◆ **REQUISITO 1**
Transcreva a parte do texto sobre o racismo no Brasil que se inicia nas palavras que contêm "O racismo no Brasil tenta" e termina em "plausibilidade dessa tese.".
◆ **REQUISITO 2**
Traduza para o inglês a seguinte frase do texto sobre o racismo no Brasil: "A lógica do racismo na sociedade brasileira é a lógica da recusa, da dissimulação, da invisibilidade, do velado."
◆ **REQUISITO 3**
Responda às perguntas abaixo com base no texto sobre o racismo no Brasil.
(a) De que se reveste o racismo no Brasil pós-Abolição na maior parte das vezes?
(b) Que modus operandi o racismo assume na sociedade brasileira?
(c) O que figura como o exemplo máximo da plausibilidade da tese apresentada?

◆ **TRECHO DA PÁGINA**
· · ·
Como muitas vezes observado na historiografia e sociologia brasileira, o racismo no Brasil pós-Abolição se reveste, na maior parte das vezes, de matizes sutis e ares velados. O racismo, entre nós, nem sempre se apresenta como um ato explícito e escancarado, como uma relação de segregação evidente, como um fato, que possua estrutura facilmente identificável. Ele se insinua, frequentemente, como algo natural, cuja motivação e intenção passam despercebidas. O racismo à brasileira é visto e sentido nos olhares por cima do ombro, no incômodo com a presença, no receio em tocar e ser tocado por alguém negro, nos juízos apressados e atemorizados diante da eminência do encontro, no disfarce infame das piadas jocosas e elogios reticentes sobre a “beleza negra”…

O racismo no Brasil tenta se invisibilizar e se negar através das sutilezas exatamente para quando ele se manifestar de maneira incondicional em situações explícitas, como por exemplo, a seletiva violência policial, o insulto vociferante do torcedor e o linchamento por grupos extremistas, o racismo possa ser tratado como um caso “isolado”, e não como um sintoma de um padrão social hierárquico e enraizado historicamente. A lógica do racismo na sociedade brasileira é a lógica da recusa, da dissimulação, da invisibilidade, do velado. Exatamente por isso que o racismo, na sociedade brasileira, assume a violência simbólica como modus operandi, exerce-se como poder invisível o qual só pode ser exercido com a cumplicidade daqueles que não querem saber que lhe estão sujeitos ou mesmo que o exercem. Pelé e suas opiniões figuram como o exemplo máximo da plausibilidade dessa tese.
· · ·
Entradas do conjunto de dados:

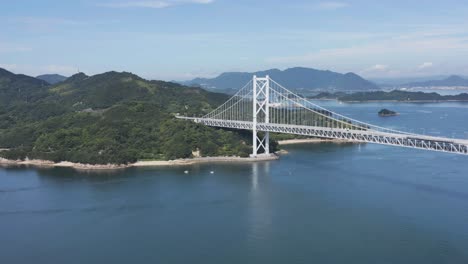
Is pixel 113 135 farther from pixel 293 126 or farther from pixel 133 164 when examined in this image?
pixel 293 126

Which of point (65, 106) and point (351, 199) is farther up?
point (65, 106)

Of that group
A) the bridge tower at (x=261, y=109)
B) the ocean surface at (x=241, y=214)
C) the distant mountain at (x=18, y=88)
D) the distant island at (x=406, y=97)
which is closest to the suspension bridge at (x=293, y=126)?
the bridge tower at (x=261, y=109)

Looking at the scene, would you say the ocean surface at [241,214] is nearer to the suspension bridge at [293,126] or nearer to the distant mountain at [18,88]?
the suspension bridge at [293,126]

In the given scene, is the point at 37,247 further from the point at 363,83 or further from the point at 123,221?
the point at 363,83

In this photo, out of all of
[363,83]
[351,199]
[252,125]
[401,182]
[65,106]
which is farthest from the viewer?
[363,83]

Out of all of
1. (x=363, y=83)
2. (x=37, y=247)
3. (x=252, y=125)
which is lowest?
(x=37, y=247)

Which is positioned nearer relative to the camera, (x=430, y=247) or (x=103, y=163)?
(x=430, y=247)

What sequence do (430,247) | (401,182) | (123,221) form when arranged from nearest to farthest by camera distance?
1. (430,247)
2. (123,221)
3. (401,182)

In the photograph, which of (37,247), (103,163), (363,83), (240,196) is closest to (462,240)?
(240,196)

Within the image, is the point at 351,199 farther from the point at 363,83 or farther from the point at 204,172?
the point at 363,83
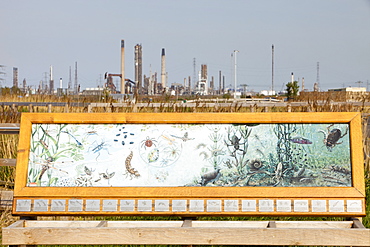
· · ·
◆ **RESPOSTA 1**
O racismo no Brasil tenta se invisibilizar e se negar através das sutilezas exatamente para quando ele se manifestar de maneira incondicional em situações explícitas, como por exemplo, a seletiva violência policial, o insulto vociferante do torcedor e o linchamento por grupos extremistas, o racismo possa ser tratado como um caso “isolado”, e não como um sintoma de um padrão social hierárquico e enraizado historicamente. A lógica do racismo na sociedade brasileira é a lógica da recusa, da dissimulação, da invisibilidade, do velado. Exatamente por isso que o racismo, na sociedade brasileira, assume a violência simbólica como modus operandi, exerce-se como poder invisível o qual só pode ser exercido com a cumplicidade daqueles que não querem saber que lhe estão sujeitos ou mesmo que o exercem. Pelé e suas opiniões figuram como o exemplo máximo da plausibilidade dessa tese.

◆ **RESPOSTA 2**
The logic of racism in Brazilian society is the logic of refusal, of dissimulation, of invisibility, of the veiled.

◆ **RESPOSTA 3**
(a) De matizes sutis e ares velados.
(b) A violência simbólica.
(c) Pelé e suas opiniões.